The light turned green. Within seconds the twenty or so bikers at the head of the line took off down Second Road headed for the Dolphin Circle and the roundabout a mile away.
Liquida hung back and allowed some of the traffic to pass him. A minute and a half later he approached Big C, a large shopping center off to the right. He drove in front of it and stopped at the curb directly across from the intersection of Soi 2. He sat there for a few seconds looking down the narrow side street as traffic moved past him.
About a quarter of the way down there was an empty parking lot on the left side of Soi 2. It was in front of a nightclub that Liquida knew did not open until at least nine at night. Sitting in the parking lot on his bike wearing his grimy green vest was the taxi kid. Liquida could see the white beach bag hanging from the handlebars of the kid’s bike like a trophy.
He looked to make sure there were no other vehicles in the lot. There was nothing moving on Soi 2. Liquida waited for a break in traffic on Second Road, then swung across the lanes and onto the narrow side street. He went straight to the parking lot next to the taxi bike, peeled off a thousand-baht note, gave it to the kid, and took the bag.
The kid pocket
ed the money and took off, heading down Soi 2 for Beach Road and back to the taxi stand.
Liquida didn’t waste any time. He scooted over near a trash can in front of the nightclub and quickly went through the contents of the bag. He opened the envelopes and examined it all. Anything not important he tore up into little pieces and tossed into the trash can.
He ripped open the large insulated brown envelope and found four packets of wrapped five-hundred-euro banknotes, each bound with a brown paper wrapper. He also found a printed note from Bruno Croleva giving him the initial details of the new job, the where and when of Liquida’s next travels. He looked closely at the mark on the bottom of the page. Bruno never signed anything. Instead he used a signet ring like the ancient Roman consuls. He would use an ink pad and punch his seal on the bottom of the page. A signature on incriminating documents was hard to deny. A signet ring could always be melted, and yet to those who knew it, the mark was unique—an arrow with crossed serpents.

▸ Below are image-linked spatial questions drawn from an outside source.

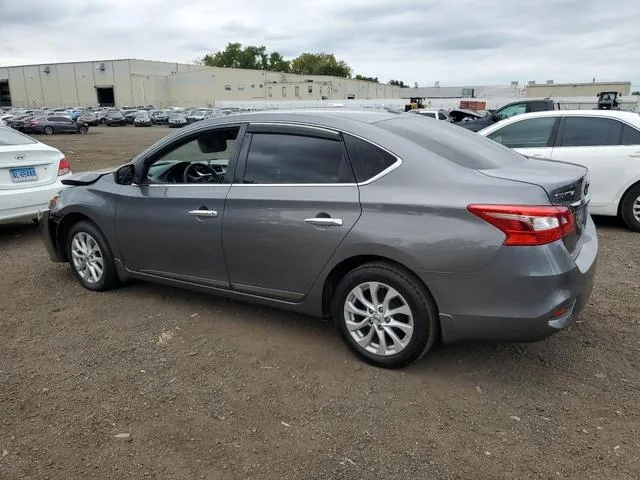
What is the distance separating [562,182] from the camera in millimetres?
3141

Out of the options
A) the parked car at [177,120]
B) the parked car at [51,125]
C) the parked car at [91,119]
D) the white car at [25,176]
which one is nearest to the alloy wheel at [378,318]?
the white car at [25,176]

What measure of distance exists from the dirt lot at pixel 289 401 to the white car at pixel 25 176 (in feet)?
8.63

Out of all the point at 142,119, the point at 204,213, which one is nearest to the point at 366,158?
the point at 204,213

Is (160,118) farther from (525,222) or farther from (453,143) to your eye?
(525,222)

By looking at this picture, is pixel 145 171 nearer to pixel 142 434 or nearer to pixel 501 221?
pixel 142 434

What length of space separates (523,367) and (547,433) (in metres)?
0.71

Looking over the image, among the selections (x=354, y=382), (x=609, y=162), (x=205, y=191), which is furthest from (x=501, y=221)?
(x=609, y=162)

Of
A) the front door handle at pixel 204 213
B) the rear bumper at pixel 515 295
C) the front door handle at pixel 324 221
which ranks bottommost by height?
the rear bumper at pixel 515 295

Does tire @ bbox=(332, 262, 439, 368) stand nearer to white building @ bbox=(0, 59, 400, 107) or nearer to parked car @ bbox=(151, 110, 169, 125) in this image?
parked car @ bbox=(151, 110, 169, 125)

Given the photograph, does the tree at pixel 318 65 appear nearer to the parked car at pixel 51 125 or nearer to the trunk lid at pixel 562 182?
the parked car at pixel 51 125

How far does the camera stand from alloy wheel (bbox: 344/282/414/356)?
3.32 meters

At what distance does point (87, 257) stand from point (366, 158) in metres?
3.00

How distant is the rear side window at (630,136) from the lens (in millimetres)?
6940

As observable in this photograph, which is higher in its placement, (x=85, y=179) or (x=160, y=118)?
(x=85, y=179)
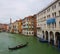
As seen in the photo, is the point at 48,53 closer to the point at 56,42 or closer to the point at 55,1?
the point at 56,42

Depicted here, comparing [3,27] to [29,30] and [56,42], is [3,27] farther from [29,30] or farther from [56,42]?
[56,42]

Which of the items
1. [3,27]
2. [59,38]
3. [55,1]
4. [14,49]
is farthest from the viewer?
[3,27]

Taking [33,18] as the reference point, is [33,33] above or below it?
below

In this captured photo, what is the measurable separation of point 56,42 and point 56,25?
4.27 metres

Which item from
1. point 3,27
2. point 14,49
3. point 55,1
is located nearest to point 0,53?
point 14,49

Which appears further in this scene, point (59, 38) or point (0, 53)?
point (59, 38)

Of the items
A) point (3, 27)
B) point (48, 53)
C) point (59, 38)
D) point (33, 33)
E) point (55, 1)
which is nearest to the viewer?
point (48, 53)

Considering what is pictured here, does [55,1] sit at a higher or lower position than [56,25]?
higher

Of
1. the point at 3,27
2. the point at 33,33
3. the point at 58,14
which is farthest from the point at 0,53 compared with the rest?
the point at 3,27

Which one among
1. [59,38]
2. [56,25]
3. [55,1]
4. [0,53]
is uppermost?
[55,1]

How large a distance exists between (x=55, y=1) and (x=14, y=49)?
1565 cm

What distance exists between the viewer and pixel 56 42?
111 feet

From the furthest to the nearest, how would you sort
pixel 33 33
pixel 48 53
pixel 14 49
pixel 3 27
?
pixel 3 27
pixel 33 33
pixel 14 49
pixel 48 53

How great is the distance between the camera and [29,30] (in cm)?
7156
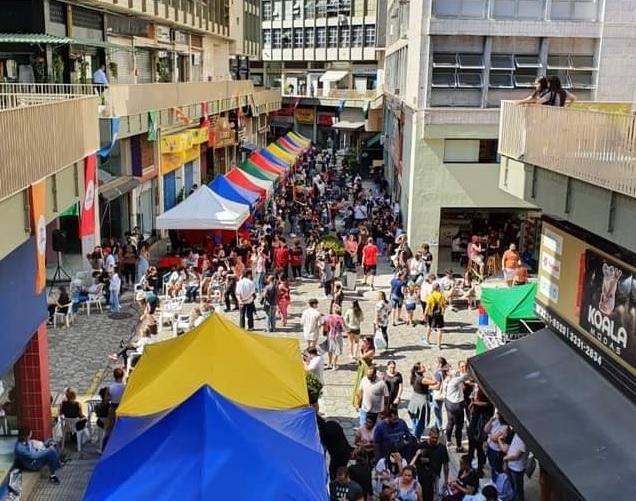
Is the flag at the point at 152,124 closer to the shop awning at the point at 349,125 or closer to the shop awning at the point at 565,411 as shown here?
the shop awning at the point at 565,411

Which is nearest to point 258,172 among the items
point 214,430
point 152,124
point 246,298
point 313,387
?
point 152,124

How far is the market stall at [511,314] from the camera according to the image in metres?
12.4

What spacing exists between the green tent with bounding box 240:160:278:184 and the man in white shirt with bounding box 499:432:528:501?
2163 cm

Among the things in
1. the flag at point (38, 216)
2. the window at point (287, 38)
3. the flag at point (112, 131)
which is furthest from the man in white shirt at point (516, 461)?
the window at point (287, 38)

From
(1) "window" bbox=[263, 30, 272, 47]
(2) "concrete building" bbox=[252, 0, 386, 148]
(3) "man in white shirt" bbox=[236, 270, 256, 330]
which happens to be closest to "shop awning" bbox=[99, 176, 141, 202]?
(3) "man in white shirt" bbox=[236, 270, 256, 330]

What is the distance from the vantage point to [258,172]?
31.1 metres

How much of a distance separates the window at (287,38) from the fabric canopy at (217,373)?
61.1 meters

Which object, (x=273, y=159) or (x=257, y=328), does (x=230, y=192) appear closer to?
(x=257, y=328)

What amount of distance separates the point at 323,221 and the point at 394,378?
1836 cm

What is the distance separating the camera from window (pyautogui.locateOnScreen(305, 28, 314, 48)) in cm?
6631

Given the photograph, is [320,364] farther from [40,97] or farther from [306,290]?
[306,290]

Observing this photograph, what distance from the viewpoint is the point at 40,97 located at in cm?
1095

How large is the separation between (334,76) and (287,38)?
7.62m

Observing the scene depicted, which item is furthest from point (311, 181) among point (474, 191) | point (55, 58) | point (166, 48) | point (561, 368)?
point (561, 368)
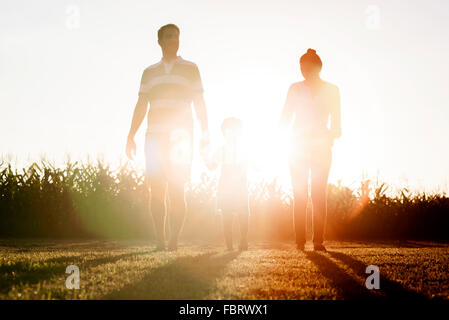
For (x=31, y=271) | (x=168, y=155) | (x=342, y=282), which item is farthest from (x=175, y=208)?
(x=342, y=282)

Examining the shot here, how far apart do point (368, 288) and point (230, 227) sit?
4.04m

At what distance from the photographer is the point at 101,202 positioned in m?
11.5

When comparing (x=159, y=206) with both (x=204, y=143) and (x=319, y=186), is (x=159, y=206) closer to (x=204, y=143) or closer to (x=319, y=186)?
(x=204, y=143)

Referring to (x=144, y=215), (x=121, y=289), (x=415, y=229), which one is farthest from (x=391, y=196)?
(x=121, y=289)

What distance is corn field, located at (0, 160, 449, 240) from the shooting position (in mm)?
10797

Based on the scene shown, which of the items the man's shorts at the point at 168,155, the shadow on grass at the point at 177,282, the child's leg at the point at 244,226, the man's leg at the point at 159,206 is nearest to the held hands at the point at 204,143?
the man's shorts at the point at 168,155

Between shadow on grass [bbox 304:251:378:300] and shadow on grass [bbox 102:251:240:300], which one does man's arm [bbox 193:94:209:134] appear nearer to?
shadow on grass [bbox 102:251:240:300]

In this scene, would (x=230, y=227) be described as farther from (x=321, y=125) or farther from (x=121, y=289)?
(x=121, y=289)

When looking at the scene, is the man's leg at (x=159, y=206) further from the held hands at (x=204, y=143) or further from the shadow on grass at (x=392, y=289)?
the shadow on grass at (x=392, y=289)

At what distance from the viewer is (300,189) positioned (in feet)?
20.1

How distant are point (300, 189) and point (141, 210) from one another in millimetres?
6115

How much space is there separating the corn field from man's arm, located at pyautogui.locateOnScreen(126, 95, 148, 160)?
4.97 metres

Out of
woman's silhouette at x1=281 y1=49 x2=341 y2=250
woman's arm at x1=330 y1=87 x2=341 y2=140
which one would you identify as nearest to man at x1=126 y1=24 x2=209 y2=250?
woman's silhouette at x1=281 y1=49 x2=341 y2=250

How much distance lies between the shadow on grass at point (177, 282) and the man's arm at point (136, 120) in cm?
207
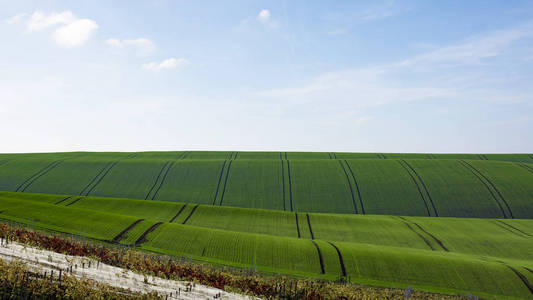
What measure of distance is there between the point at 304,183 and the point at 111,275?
116 feet

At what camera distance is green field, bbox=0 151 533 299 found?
1880 centimetres

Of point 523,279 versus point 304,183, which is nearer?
point 523,279

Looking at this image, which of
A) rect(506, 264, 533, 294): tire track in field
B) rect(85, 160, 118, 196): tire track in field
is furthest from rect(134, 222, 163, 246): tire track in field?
rect(85, 160, 118, 196): tire track in field

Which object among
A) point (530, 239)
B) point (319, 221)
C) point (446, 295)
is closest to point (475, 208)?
point (530, 239)

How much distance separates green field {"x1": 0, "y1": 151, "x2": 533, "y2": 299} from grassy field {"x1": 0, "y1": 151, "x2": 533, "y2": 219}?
0.49ft

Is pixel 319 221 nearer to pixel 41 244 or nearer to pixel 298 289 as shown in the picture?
pixel 298 289

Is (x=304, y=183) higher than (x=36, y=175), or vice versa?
(x=36, y=175)

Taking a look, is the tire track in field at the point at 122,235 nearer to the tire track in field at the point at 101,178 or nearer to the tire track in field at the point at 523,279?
the tire track in field at the point at 523,279

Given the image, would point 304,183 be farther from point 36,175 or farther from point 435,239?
point 36,175

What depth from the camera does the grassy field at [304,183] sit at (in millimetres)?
40281

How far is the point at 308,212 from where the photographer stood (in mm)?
38562

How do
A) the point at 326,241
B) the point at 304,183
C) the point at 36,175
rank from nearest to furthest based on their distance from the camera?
the point at 326,241 → the point at 304,183 → the point at 36,175

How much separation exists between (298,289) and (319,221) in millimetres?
18070

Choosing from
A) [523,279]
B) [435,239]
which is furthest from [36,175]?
[523,279]
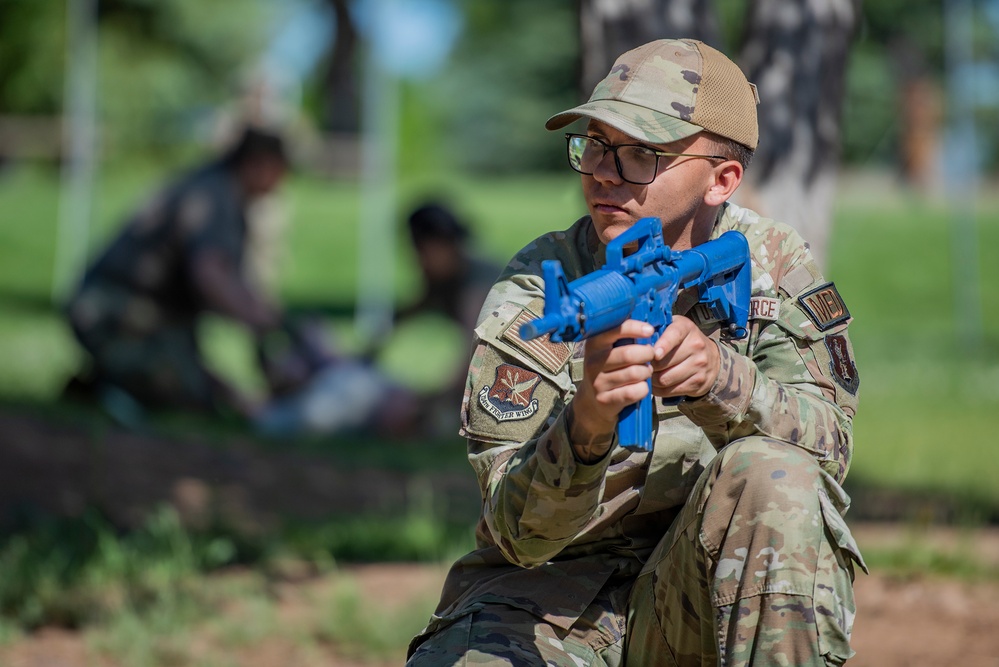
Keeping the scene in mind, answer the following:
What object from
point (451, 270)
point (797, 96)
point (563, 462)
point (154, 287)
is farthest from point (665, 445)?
point (154, 287)

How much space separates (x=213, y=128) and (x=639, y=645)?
23449 mm

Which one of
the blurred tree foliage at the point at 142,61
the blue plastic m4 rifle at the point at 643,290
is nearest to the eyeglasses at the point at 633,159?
the blue plastic m4 rifle at the point at 643,290

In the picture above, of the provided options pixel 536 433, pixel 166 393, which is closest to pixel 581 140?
pixel 536 433

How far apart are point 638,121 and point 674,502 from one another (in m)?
0.75

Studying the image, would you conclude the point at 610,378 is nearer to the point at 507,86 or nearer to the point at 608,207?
the point at 608,207

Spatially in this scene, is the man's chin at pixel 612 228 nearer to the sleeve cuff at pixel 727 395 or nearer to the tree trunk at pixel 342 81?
the sleeve cuff at pixel 727 395

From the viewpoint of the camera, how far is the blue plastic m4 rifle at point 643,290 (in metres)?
1.80

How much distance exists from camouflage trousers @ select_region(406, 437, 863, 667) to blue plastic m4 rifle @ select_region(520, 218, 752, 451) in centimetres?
22

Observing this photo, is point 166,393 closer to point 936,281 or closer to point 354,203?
point 936,281

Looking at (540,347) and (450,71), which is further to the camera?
(450,71)

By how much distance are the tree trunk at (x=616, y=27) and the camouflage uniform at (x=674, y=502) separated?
1.72m

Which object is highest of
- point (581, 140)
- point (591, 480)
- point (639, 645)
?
point (581, 140)

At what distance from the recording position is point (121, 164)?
75.4ft

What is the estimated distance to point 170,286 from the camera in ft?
25.7
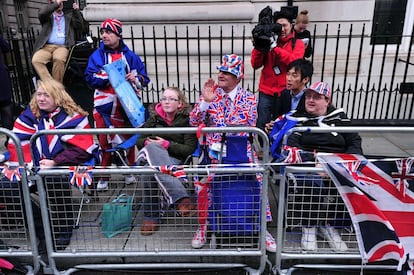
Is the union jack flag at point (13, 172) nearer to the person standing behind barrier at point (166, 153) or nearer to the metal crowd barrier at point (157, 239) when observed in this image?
the metal crowd barrier at point (157, 239)

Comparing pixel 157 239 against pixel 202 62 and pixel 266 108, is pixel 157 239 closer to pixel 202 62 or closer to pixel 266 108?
pixel 266 108

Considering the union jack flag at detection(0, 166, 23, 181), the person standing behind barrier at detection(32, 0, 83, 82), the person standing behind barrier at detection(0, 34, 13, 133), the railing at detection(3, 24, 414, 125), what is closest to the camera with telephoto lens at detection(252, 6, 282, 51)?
the union jack flag at detection(0, 166, 23, 181)

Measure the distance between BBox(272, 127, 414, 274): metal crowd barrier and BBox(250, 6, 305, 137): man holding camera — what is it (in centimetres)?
A: 140

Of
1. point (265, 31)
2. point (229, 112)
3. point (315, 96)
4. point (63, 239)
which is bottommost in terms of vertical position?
point (63, 239)

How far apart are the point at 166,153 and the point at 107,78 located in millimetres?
1324

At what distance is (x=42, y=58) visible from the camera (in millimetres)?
6379

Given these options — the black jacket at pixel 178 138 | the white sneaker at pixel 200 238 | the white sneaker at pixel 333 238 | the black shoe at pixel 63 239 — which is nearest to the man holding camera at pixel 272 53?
the black jacket at pixel 178 138

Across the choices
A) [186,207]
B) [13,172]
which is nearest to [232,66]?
[186,207]

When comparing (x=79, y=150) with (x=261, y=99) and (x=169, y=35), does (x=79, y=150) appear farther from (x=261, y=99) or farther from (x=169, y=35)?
(x=169, y=35)

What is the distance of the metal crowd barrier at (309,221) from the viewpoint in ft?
9.70

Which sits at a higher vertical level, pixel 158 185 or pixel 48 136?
pixel 48 136

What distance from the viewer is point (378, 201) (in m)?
2.72

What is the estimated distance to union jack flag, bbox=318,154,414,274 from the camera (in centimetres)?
271

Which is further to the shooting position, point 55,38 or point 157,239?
point 55,38
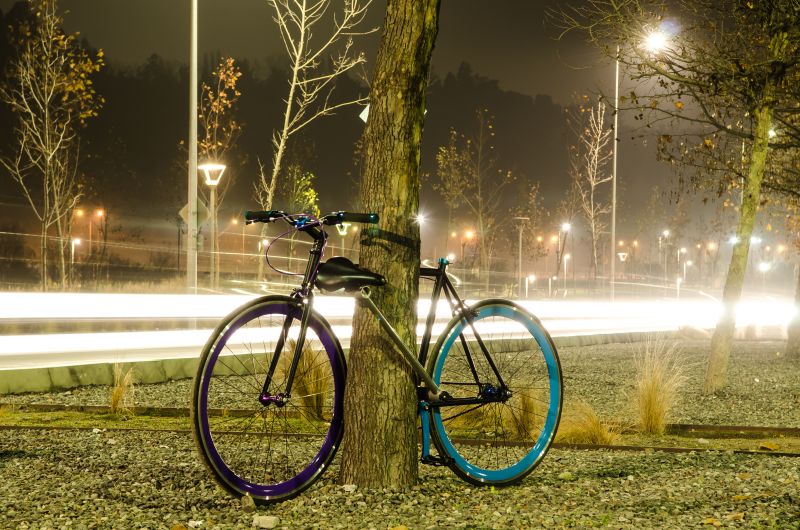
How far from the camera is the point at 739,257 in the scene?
1148 cm

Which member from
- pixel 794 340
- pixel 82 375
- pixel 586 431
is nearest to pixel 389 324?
pixel 586 431

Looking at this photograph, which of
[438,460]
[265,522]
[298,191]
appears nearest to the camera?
[265,522]

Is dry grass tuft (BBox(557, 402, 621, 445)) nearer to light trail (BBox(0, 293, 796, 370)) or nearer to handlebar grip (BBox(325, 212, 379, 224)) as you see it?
light trail (BBox(0, 293, 796, 370))

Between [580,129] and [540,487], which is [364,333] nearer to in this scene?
[540,487]

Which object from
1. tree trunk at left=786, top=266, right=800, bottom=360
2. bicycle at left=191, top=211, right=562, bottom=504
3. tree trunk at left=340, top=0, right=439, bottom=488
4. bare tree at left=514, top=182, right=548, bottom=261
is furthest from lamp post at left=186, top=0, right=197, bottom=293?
bare tree at left=514, top=182, right=548, bottom=261

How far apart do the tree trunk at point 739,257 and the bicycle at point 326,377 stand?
21.1 ft

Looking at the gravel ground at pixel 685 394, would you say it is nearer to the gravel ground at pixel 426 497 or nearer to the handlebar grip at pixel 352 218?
the gravel ground at pixel 426 497

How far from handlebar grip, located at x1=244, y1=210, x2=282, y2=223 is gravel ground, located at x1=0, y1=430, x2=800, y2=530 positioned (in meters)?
1.42

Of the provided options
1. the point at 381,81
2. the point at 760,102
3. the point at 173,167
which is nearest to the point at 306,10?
the point at 760,102

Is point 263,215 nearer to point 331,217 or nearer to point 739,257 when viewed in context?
point 331,217

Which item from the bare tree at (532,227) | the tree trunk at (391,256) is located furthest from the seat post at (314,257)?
the bare tree at (532,227)

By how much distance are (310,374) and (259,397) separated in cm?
150

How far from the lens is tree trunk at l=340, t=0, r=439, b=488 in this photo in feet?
15.6

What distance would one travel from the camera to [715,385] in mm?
11484
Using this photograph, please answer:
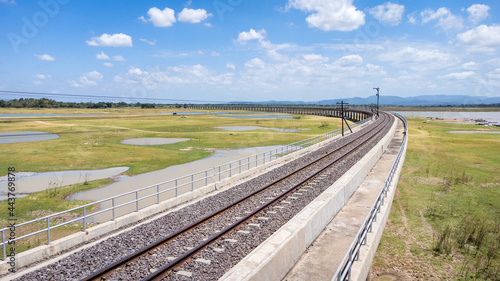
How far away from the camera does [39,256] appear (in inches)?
421

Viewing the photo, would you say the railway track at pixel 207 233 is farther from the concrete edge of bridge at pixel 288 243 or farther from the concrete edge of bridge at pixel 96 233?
the concrete edge of bridge at pixel 96 233

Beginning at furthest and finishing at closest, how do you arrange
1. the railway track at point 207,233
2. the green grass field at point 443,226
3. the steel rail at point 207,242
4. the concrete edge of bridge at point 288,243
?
the green grass field at point 443,226 < the railway track at point 207,233 < the steel rail at point 207,242 < the concrete edge of bridge at point 288,243

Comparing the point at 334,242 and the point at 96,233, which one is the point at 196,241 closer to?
the point at 96,233

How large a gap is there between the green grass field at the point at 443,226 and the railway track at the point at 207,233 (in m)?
4.97

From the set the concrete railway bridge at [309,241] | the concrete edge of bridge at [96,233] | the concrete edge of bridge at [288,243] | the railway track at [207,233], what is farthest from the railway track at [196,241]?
the concrete edge of bridge at [288,243]

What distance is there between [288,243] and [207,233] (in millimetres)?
4095

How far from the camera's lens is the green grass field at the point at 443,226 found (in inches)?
509

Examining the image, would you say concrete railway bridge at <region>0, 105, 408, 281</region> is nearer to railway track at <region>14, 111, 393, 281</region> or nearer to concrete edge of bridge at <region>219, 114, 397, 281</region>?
concrete edge of bridge at <region>219, 114, 397, 281</region>

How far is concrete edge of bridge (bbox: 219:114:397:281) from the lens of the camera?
823 cm

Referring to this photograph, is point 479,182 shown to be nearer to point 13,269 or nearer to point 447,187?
point 447,187

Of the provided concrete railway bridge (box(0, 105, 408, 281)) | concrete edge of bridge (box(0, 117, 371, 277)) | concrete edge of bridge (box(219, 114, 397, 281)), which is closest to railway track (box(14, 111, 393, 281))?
concrete edge of bridge (box(0, 117, 371, 277))

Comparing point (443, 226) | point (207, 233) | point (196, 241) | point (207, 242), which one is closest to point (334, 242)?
point (207, 242)

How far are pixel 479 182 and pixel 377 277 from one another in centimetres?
1945

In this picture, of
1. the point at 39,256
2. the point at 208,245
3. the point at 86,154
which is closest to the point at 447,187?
the point at 208,245
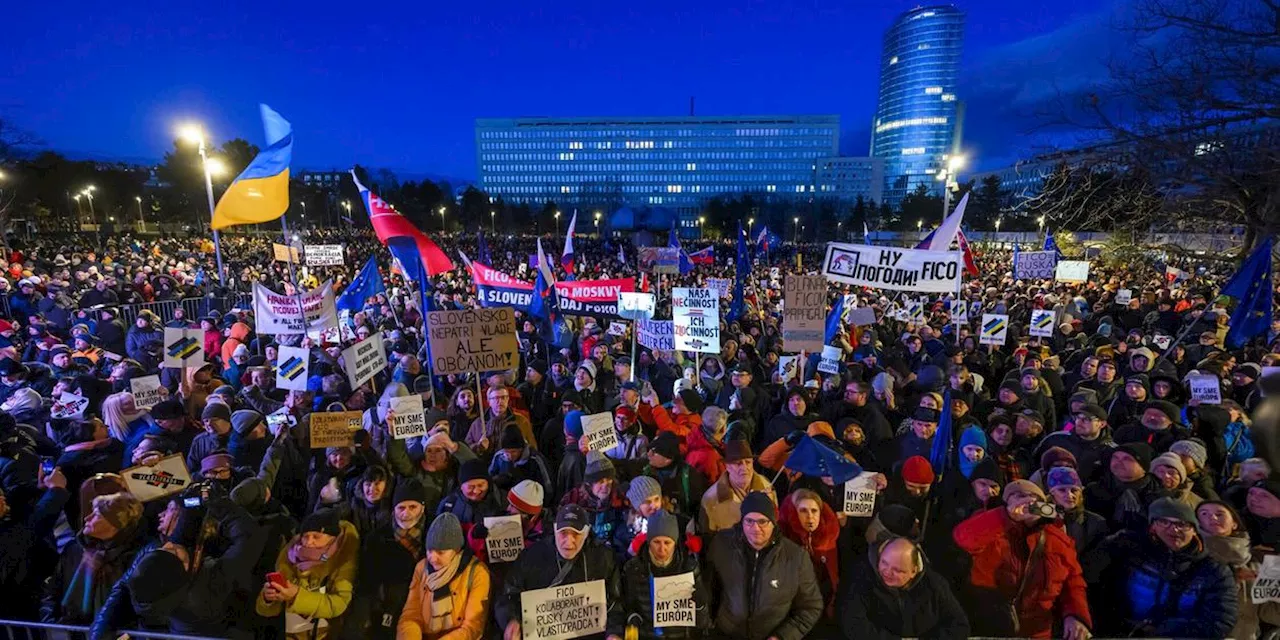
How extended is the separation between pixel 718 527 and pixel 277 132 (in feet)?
Answer: 24.9

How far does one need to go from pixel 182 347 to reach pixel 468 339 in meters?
3.75

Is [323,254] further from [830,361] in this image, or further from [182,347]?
[830,361]

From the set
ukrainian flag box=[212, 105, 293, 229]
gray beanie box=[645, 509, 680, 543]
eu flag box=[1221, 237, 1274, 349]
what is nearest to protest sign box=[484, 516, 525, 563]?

Liquida didn’t bother to count the money. Instead he tore off the wrappers, tossed them in the trash, and then flexed the bills carefully in small groups, bending them to see if any of them were unduly stiff. He looked for any notes that might be glued together. The cops now had tiny radio-emitting wafers thinner than a credit card and not much bigger than a postage stamp. These were tracking devices that, if you didn’t find them, could lead authorities right to your front door. When he was finished, he tossed the insulated envelope into the trash, keeping only the money and Bruno’s note.
In less than two minutes, Liquida buzzed out of the parking lot headed for Beach Road. He was feeling relieved and rather pleased with himself. There was no reason to worry after all. The drop box in the office was perfectly safe. He would change it soon, but for now it was good. It was also the only way to contact Bruno, the lockbox in conjunction with TSCC’s messaging system. Liquida would have to notify him that the job was accepted. And he would have to do it soon; otherwise Bruno would hire someone else.